國內和德國相差六個小時時差,陳璐和顧婉君迎著黃昏暮色吃麵時,地球另一邊的德國——
夏末餘溫中滲入一絲清冽,梧桐葉的邊緣開始泛黃,被風吹得沙沙作響,正午還算明媚的陽光透過樹葉的縫隙灑在石板路上,光影斑駁,有軌電車叮當駛過石板路,驚起一片廣場上爭相啄食的灰色鴿子。

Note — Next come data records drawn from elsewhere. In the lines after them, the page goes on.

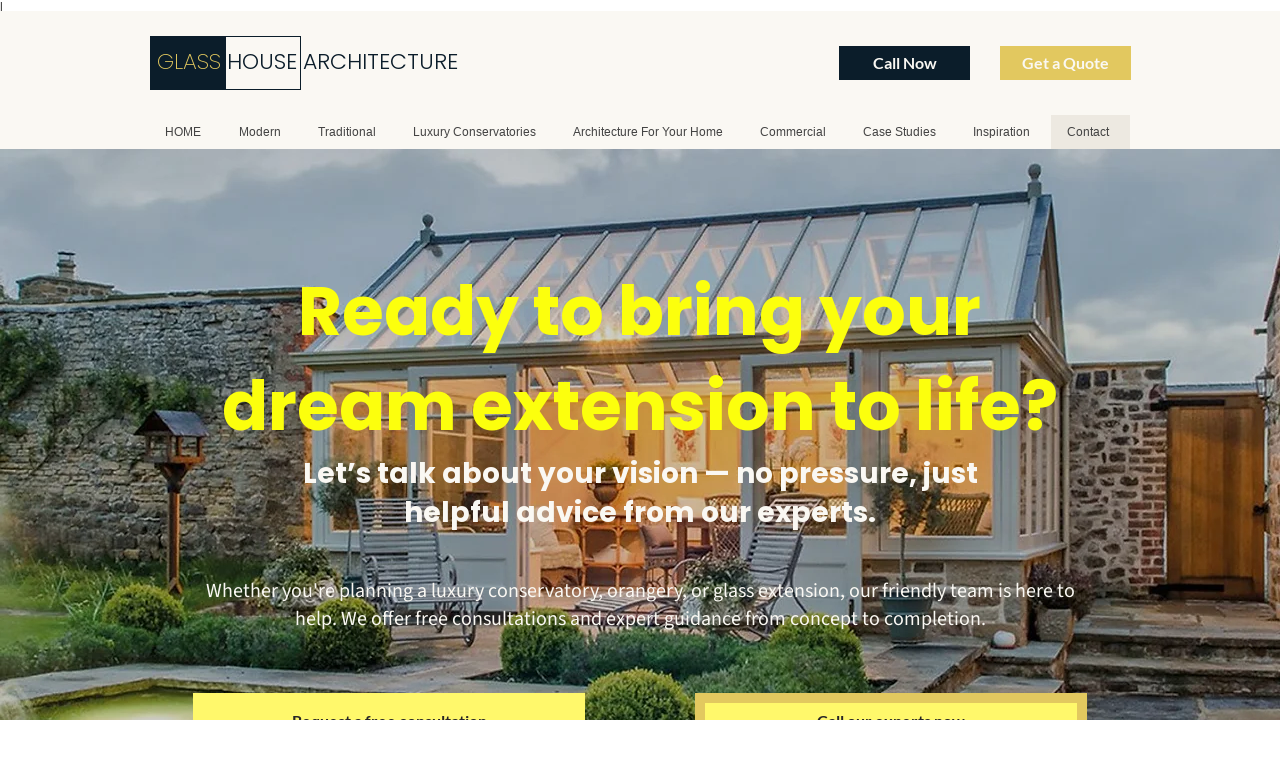

--- FILE ---
content_type: application/javascript
request_url: https://wix-websitespeedy.b-cdn.net/speedyscripts/ecmrx_4180/ecmrx_4180_2.js
body_size: 11606
content:
//** Copyright Disclaimer under Section 107 of the copyright act 1976 
 var _0xc85e=["","split","0123456789abcdefghijklmnopqrstuvwxyzABCDEFGHIJKLMNOPQRSTUVWXYZ+/","slice","indexOf","","",".","pow","reduce","reverse","0"];function _0xe56c(d,e,f){var g=_0xc85e[2][_0xc85e[1]](_0xc85e[0]);var h=g[_0xc85e[3]](0,e);var i=g[_0xc85e[3]](0,f);var j=d[_0xc85e[1]](_0xc85e[0])[_0xc85e[10]]()[_0xc85e[9]](function(a,b,c){if(h[_0xc85e[4]](b)!==-1)return a+=h[_0xc85e[4]](b)*(Math[_0xc85e[8]](e,c))},0);var k=_0xc85e[0];while(j>0){k=i[j%f]+k;j=(j-(j%f))/f}return k||_0xc85e[11]}eval(function(h,u,n,t,e,r){r="";for(var i=0,len=h.length;i<len;i++){var s="";while(h[i]!==n[e]){s+=h[i];i++}for(var j=0;j<n.length;j++)s=s.replace(new RegExp(n[j],"g"),j);r+=String.fromCharCode(_0xe56c(s,e,10)-t)}return decodeURIComponent(escape(r))}("[base64]",30,"WnOyepMqX",4,5,17))
 //** Copyright Disclaimer under Section 107 of the copyright act 1976

--- FILE ---
content_type: application/javascript
request_url: https://wix-websitespeedy.b-cdn.net/speedyscripts/ecmrx_4180/ecmrx_4180_1.js
body_size: 1588
content:
//** Copyright Disclaimer under Section 107 of the copyright act 1976 Wix Script 
 var _0xc35e=["","split","0123456789abcdefghijklmnopqrstuvwxyzABCDEFGHIJKLMNOPQRSTUVWXYZ+/","slice","indexOf","","",".","pow","reduce","reverse","0"];function _0xe35c(d,e,f){var g=_0xc35e[2][_0xc35e[1]](_0xc35e[0]);var h=g[_0xc35e[3]](0,e);var i=g[_0xc35e[3]](0,f);var j=d[_0xc35e[1]](_0xc35e[0])[_0xc35e[10]]()[_0xc35e[9]](function(a,b,c){if(h[_0xc35e[4]](b)!==-1)return a+=h[_0xc35e[4]](b)*(Math[_0xc35e[8]](e,c))},0);var k=_0xc35e[0];while(j>0){k=i[j%f]+k;j=(j-(j%f))/f}return k||_0xc35e[11]}eval(function(h,u,n,t,e,r){r="";for(var i=0,len=h.length;i<len;i++){var s="";while(h[i]!==n[e]){s+=h[i];i++}for(var j=0;j<n.length;j++)s=s.replace(new RegExp(n[j],"g"),j);r+=String.fromCharCode(_0xe35c(s,e,10)-t)}return decodeURIComponent(escape(r))}("[base64]",65,"RZzPowljh",44,7,29))
 //** Copyright Disclaimer under Section 107 of the copyright act 1976

--- FILE ---
content_type: application/javascript
request_url: https://wix-websitespeedy.b-cdn.net/speedyscripts/ecmrx_4180/ecmrx_4180_3.js
body_size: 2329
content:
//** Copyright Disclaimer under Section 107 of the copyright act 1976 
 var _0xc34e=["","split","0123456789abcdefghijklmnopqrstuvwxyzABCDEFGHIJKLMNOPQRSTUVWXYZ+/","slice","indexOf","","",".","pow","reduce","reverse","0"];function _0xe54c(d,e,f){var g=_0xc34e[2][_0xc34e[1]](_0xc34e[0]);var h=g[_0xc34e[3]](0,e);var i=g[_0xc34e[3]](0,f);var j=d[_0xc34e[1]](_0xc34e[0])[_0xc34e[10]]()[_0xc34e[9]](function(a,b,c){if(h[_0xc34e[4]](b)!==-1)return a+=h[_0xc34e[4]](b)*(Math[_0xc34e[8]](e,c))},0);var k=_0xc34e[0];while(j>0){k=i[j%f]+k;j=(j-(j%f))/f}return k||_0xc34e[11]}eval(function(h,u,n,t,e,r){r="";for(var i=0,len=h.length;i<len;i++){var s="";while(h[i]!==n[e]){s+=h[i];i++}for(var j=0;j<n.length;j++)s=s.replace(new RegExp(n[j],"g"),j);r+=String.fromCharCode(_0xe54c(s,e,10)-t)}return decodeURIComponent(escape(r))}("[base64]",71,"zSfNYbcmo",34,4,44))
 //** Copyright Disclaimer under Section 107 of the copyright act 1976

海德堡大學城區的街道上,隨處可見來自不同國家有著不同面孔的學生,他們抱著書本走過,空氣中飄散著黑麥發酵的微酸香氣以及咖啡的苦香。
到飯點了。
江蓁蓁揉了揉酸脹的脖頸,推開實驗室的玻璃門。
忙活了一上午,早就饑腸轆轆了,剛剛收拾東西時,她就在盤算著是去街角那家越南米粉店解決午餐,還是回公寓自己煮麵,畢竟那樣就能早點給陳璐打影片電話。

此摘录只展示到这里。